### Text segment:
BEGIN
B6B: Unbreakable (2000) Retro Review

By JASON MARTIN (@JMartZone – January 10, 2018)


In a comic, you know how you can tell who the arch-villain’s going to be? He’s the exact opposite of the hero, and most times, they’re friends, like you and me. – Elijah Price

First off, a warning. Usually, you can rest assured that film reviews I do in advance of release dates are always going to be spoiler-free. I have no interest in ruining anything for you. But, this movie is over 18 years old, so I’m writing this for the audience that has already seen it or knows of its twists and turns. This piece is much more like one of my television recaps, where I go in depth on the story and various details to piece together my own thoughts on what transpired. Thus, if you haven’t seen Unbreakable, and you’re at all interested in doing so, you may want to bookmark this article and return to it after viewing the movie.

With that out of the way…

I never saw Unbreakable on the big screen. Just like most human beings, I saw The Sixth Sense in 1999 and enjoyed it tremendously. This hot new writer and director named M. Night Shyamalan had just pulled quite a twist for his debut movie, leaving audiences breathless and making Haley Joel Osment a child superstar. The bar was set high for Shyamalan’s follow-up, which would come in November of 2000. Like The Sixth Sense, the lead star was Bruce Willis, as A-List as it got at that point, even if his biggest days were nearing their end. Die Hard was 12 years old, Blind Date, Moonlighting, all of the biggest stuff had come and gone, but there was still Sin City and some other gems waiting in the wings.

Unbreakable was almost assuredly going to be a letdown for those that wanted something as mind bending as The Sixth Sense became after its big reveal of who Bruce’s character was in that film. Critical reviews for Shyamalan’s second film were mixed, eventually falling into the 60% aggregate range on Rotten Tomatoes, with filmgoers a bit more pleased with it. I don’t remember exactly why I never went to see it, but I can remember friends telling me I needed to do so once it had been on DVD for a few months, and so I did sit down, finally, and discover the story of David Dunn and Elijah Price.
END
### Activities:
**1.** Transcribe the Unbreakable review from "With that out" up to and including "in the wings.".
**2.** Write the next part of the Unbreakable review, beginning after its final sentence.
The material that comes after this point is separate from the Unbreakable review.

### Listed entries:
BEGIN
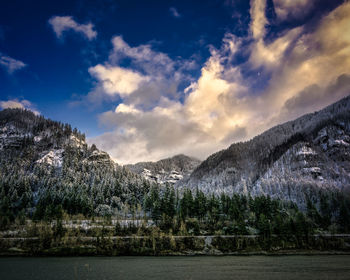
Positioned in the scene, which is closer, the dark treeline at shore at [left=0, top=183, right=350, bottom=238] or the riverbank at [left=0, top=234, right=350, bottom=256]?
the riverbank at [left=0, top=234, right=350, bottom=256]

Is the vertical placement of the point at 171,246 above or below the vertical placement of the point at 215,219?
below

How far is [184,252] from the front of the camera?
93.9 metres

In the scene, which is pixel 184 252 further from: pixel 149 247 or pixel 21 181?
pixel 21 181

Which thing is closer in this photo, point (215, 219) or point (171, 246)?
point (171, 246)

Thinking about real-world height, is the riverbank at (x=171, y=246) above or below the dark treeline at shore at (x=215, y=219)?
below

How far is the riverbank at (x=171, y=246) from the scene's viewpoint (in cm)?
9075

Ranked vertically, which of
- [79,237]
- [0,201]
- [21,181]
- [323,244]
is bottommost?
[323,244]

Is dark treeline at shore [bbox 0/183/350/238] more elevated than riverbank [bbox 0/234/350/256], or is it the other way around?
dark treeline at shore [bbox 0/183/350/238]

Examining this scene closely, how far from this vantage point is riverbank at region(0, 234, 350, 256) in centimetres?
9075

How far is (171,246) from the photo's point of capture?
95875mm

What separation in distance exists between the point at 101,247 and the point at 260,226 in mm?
72258

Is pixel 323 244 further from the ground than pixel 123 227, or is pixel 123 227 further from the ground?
pixel 123 227

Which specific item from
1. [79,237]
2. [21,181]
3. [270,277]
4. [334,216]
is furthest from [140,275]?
[21,181]

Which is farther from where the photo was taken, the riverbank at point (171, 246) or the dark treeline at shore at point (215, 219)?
the dark treeline at shore at point (215, 219)
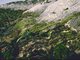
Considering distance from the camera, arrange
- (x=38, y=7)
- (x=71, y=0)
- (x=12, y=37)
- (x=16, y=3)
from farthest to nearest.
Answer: (x=16, y=3), (x=38, y=7), (x=71, y=0), (x=12, y=37)

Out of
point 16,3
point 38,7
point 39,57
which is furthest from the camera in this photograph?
point 16,3

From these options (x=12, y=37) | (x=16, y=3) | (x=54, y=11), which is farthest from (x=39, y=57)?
(x=16, y=3)

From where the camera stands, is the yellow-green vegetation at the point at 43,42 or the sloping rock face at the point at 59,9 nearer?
the yellow-green vegetation at the point at 43,42

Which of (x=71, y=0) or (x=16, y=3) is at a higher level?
(x=71, y=0)

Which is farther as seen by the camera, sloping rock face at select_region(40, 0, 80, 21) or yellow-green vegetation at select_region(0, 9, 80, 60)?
sloping rock face at select_region(40, 0, 80, 21)

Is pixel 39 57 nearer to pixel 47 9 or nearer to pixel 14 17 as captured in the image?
pixel 47 9
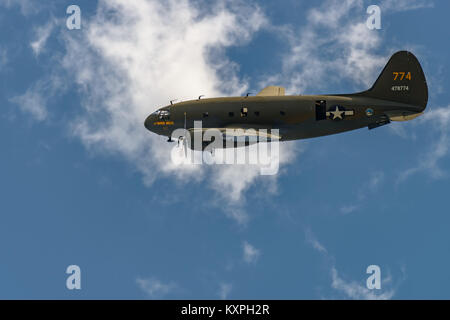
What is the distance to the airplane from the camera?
184 ft

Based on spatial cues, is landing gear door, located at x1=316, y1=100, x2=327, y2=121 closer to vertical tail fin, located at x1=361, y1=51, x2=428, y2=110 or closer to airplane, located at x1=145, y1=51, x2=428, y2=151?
airplane, located at x1=145, y1=51, x2=428, y2=151

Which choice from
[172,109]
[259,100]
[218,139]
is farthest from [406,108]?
[172,109]

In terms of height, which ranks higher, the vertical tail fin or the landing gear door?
the vertical tail fin

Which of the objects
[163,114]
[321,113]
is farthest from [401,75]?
[163,114]

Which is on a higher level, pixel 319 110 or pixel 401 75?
pixel 401 75

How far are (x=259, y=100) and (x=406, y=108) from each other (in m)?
13.3

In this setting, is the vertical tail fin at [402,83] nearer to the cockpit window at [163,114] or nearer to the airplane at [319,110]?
the airplane at [319,110]

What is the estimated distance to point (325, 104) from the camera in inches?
2218

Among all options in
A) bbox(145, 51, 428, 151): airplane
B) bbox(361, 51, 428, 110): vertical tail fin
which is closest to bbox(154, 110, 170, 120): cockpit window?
bbox(145, 51, 428, 151): airplane

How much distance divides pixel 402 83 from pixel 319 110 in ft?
27.2

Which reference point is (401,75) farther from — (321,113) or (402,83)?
(321,113)

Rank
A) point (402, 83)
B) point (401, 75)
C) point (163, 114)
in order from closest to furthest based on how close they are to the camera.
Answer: point (402, 83), point (401, 75), point (163, 114)

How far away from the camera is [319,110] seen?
56.2 meters

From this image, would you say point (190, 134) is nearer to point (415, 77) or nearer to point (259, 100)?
point (259, 100)
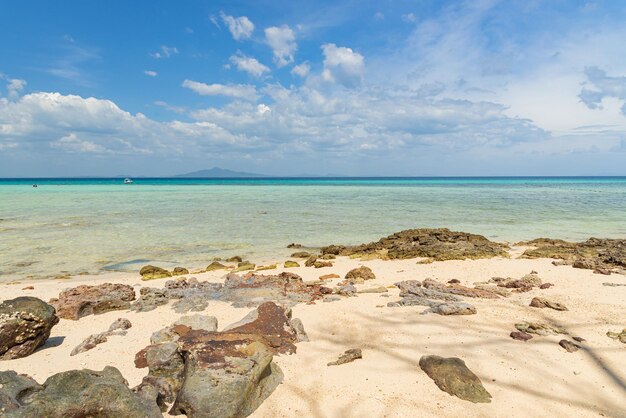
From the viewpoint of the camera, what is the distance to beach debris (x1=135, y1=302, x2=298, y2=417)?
11.4 feet

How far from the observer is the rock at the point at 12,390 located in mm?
2602

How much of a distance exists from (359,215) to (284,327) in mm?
20711

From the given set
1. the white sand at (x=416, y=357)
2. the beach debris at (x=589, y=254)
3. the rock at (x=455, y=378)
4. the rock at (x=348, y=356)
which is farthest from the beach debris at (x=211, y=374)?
the beach debris at (x=589, y=254)

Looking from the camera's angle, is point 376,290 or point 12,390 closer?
point 12,390

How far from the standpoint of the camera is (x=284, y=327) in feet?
16.9

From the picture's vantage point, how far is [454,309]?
5.91 m

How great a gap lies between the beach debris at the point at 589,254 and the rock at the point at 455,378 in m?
6.93

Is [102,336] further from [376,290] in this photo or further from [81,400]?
[376,290]

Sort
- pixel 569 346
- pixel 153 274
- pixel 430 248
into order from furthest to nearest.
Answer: pixel 430 248
pixel 153 274
pixel 569 346

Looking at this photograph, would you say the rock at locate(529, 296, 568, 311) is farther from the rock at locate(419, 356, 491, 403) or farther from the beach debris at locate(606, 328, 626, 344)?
the rock at locate(419, 356, 491, 403)

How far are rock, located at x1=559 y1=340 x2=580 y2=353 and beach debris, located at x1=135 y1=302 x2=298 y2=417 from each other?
12.1 feet

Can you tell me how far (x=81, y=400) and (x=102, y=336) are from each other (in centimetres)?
279

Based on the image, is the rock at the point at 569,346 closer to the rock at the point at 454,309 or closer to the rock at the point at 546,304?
the rock at the point at 454,309

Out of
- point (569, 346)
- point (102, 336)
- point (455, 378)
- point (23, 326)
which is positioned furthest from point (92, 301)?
point (569, 346)
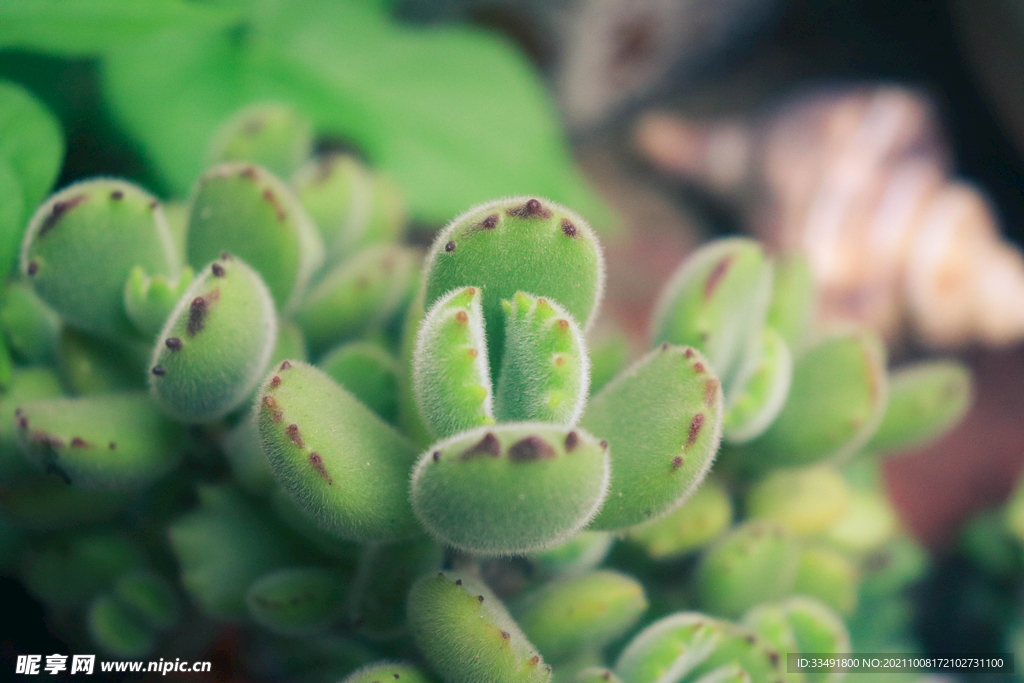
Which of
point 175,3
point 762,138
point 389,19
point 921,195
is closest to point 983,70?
END
### Results:
**1.**
With that out of the way…

I never saw Unbreakable on the big screen. Just like most human beings, I saw The Sixth Sense in 1999 and enjoyed it tremendously. This hot new writer and director named M. Night Shyamalan had just pulled quite a twist for his debut movie, leaving audiences breathless and making Haley Joel Osment a child superstar. The bar was set high for Shyamalan’s follow-up, which would come in November of 2000. Like The Sixth Sense, the lead star was Bruce Willis, as A-List as it got at that point, even if his biggest days were nearing their end. Die Hard was 12 years old, Blind Date, Moonlighting, all of the biggest stuff had come and gone, but there was still Sin City and some other gems waiting in the wings.

**2.**
What I didn’t know, perhaps because I didn’t pay close enough attention to the trailers, was what this film actually was…namely, a comic book wrapped in a movie wrapped in a second comic book. It was almost an allegory, though that’s an imperfect description. I didn’t realize for nearly an hour where it was headed, but once we got to the ending sequence, it still managed to surprise me that first time through. The big “twist” wasn’t to the level of The Sixth Sense, which left people disappointed. But, I dug it.

The journey to reach the unveiling of Hero vs. Villain at Limited Edition was a bumpy one, not because the story was all that dull, but because boy oh boy was it dark! That’s what I remembered most before I sat down to watch it again this week. Unbreakable was incredibly bleak in its storytelling, as Shyamalan wanted this story to replicate a comic book, but with none of the glitz or glamour or vivid colors that accompanied the genre. It seemed more than mildly intentional on the part of its creator.

David Dunn was clad in gray, sometimes with red (but wasn’t a hero in his own mind, and thus it made no sense for him to associate with one color), and Elijah Price’s primary shade was purple, which began as he opened that first gift from his mother on the park bench outside his family apartment in West Philadelphia. The wrapping paper was the same purple we’d then see on the inside lining of his jacket, on the walls of Limited Edition, and elsewhere throughout the movie. It stood out, but it wasn’t a bright purple. It was a very muted variation, to make sure nothing was flashy, which would have been all wrong for the feel Shyamalan was going for with the movie.

None of this should have necessarily foreshadowed anything, but in retrospect, a particular “color” could have been a giveaway. The best reveals are the ones in front of our faces that we don’t see, then can go back through and notice all sorts of things that should have clued us in. The benefit of hindsight allows for it, and when it’s done well, you see a grand master at work. How well did Unbreakable do it? Not to an iconic degree, but enough that the actual “twist” in the last five minutes was effective and not underwhelming.

Briefly on the colors, if I name many major superheroes, you could assign a color, possibly two, to each of them. It’s easy with something like Green Lantern, but that entire universe is defined by the color palette, with Sinestro’s yellow as just one of numerous examples, all of which led to Geoff Johns’ successful and excellent Blackest Night arc several years ago. Superman had his red and blue, Spider-Man did as well, Batman relied on darkness as part of his “everyday” heroism – without the superpowers, but the rogue’s gallery were all built on the colors. The Joker followed Elijah Price with the purple, the Riddler went with green, and so on and so forth.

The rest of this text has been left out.